• [GOAL A]
According to the passage on wet-snow splashing near the Shinkansen bogie, at what scale were the test pieces made, and over what range of speeds were they run?
• [GOAL B]
Continue the passage on controlling wet-snow splashing near the bogie from the point where it stops, writing one further paragraph in the same formal register.

--- start PASSAGE GIVEN ---

9. Body Shape Near the Bogie to Control the Splashing of Wet Snow

      Snow thrown up by a high-speed train may adhere to a vehicle and accumulate, causing ballast to be thrown up when the accumulation drops from the vehicle. To combat this, train speed is decreased, leading to delays during snowy weather or in areas where snow has settled on the ground. To contribute to the improvement of speed control in snowy conditions, an experiment was perormed usuing a model to examine how the splashing of wet snow was affected by different shapes of body near the bogie. It was noted that irregularities in the shape of the bogie edge made it difficult to control snow accumulation by simply makng the edge smooth.

      To control the splashing of wet snow, it is necessary to reduce the pressure gradient generated inside the wet snow by rapid pressure fall when a train passes. This gradient was therefore measured by running test pieces (scale 1/5, Fig.2) of various body shapes near the bogie of the Shinkansen over wet snow at speeds of 50-175km/h using a high-speed rotating disk device (Fig.1) in a low-temperature laboratory.

--- end PASSAGE GIVEN ---
--- start RECORDED INFORMATION ---

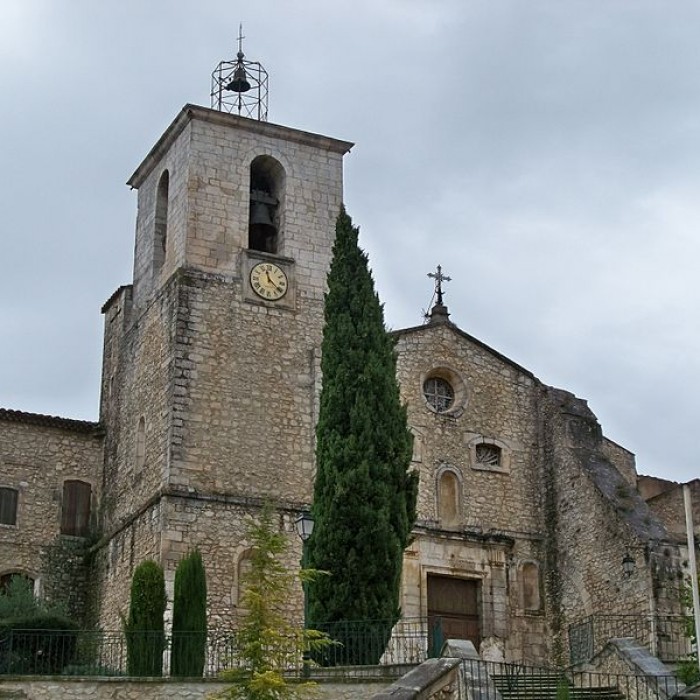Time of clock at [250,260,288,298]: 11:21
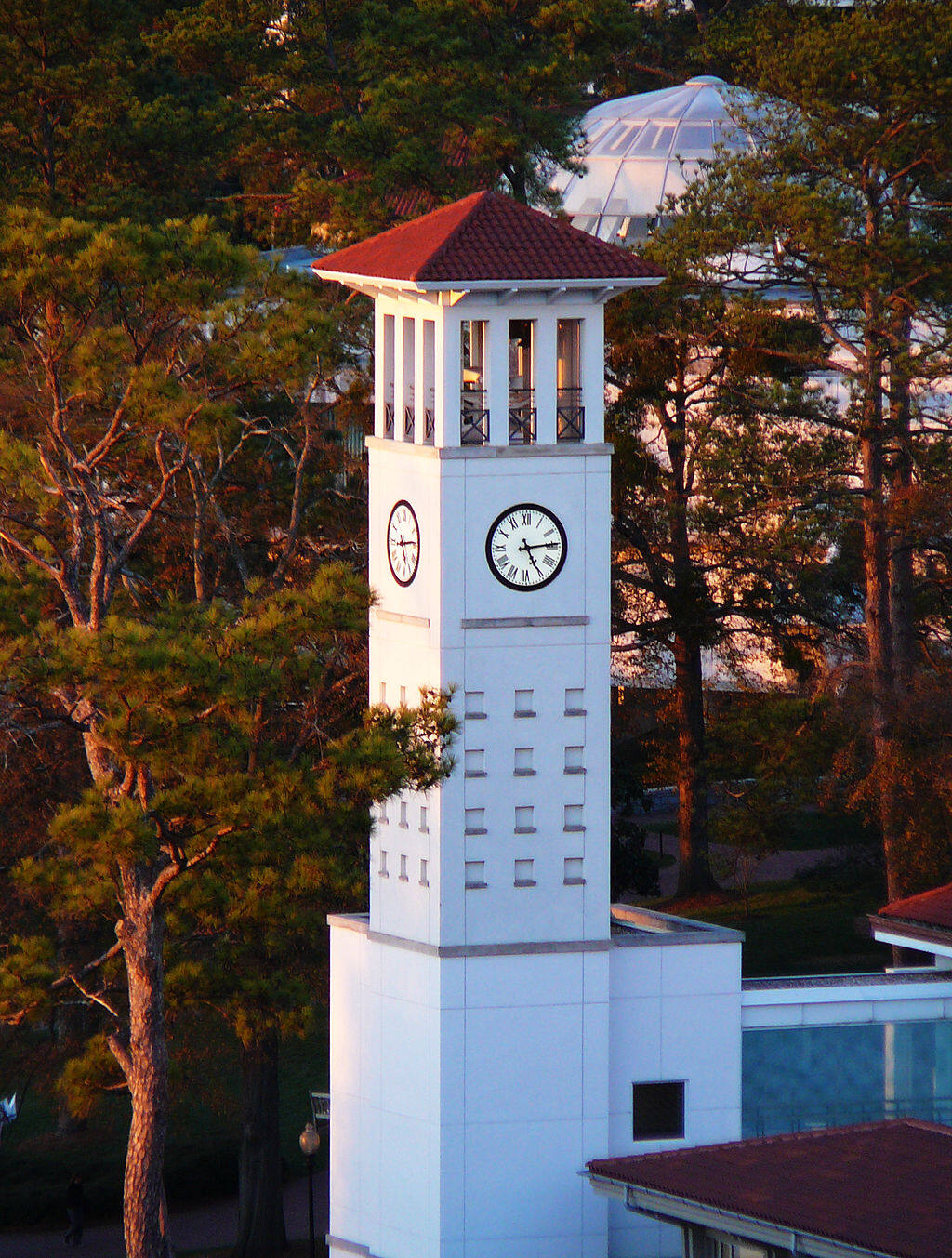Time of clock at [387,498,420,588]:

--- end RECORDED INFORMATION ---

• [TASK ANSWER A]
The test pieces were made at 1/5 scale and run at speeds of 50–175 km/h.

• [TASK ANSWER B]
      The measurements showed that, compared to the test piece representing the current Shinkansen (1), reduction of the maximum pressure gradient was recognized in the test piece with a side skirt (2) and in test piece (3) with an end cover plate angle of 30 (Fig.2). Test piece (3) in particular showed a remarkable reduction at low speeds, indicating the possibility of controlling the splashing of wet snow.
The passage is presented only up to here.